■ What to produce ■
Pick out every line in the listing that contains the word "point" and copy each of those lines in full.

■ Data ■
************
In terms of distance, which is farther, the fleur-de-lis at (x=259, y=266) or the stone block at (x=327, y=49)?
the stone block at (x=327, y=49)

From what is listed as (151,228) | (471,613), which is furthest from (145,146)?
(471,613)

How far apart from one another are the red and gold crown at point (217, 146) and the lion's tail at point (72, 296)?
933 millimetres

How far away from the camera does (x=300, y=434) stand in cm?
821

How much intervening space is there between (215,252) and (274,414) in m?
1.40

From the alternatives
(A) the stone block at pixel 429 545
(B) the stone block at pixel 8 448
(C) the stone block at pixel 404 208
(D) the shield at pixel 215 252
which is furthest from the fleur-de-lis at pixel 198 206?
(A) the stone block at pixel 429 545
************
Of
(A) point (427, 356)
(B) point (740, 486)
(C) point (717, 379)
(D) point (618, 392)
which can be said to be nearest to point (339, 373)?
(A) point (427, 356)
************
■ Answer to the problem ■
How far apart from one another are the red and gold crown at point (217, 146) and the lion's tail at point (72, 296)?
(A) point (427, 356)
(B) point (740, 486)
(C) point (717, 379)
(D) point (618, 392)
which can be said to be nearest to point (339, 373)?
(A) point (427, 356)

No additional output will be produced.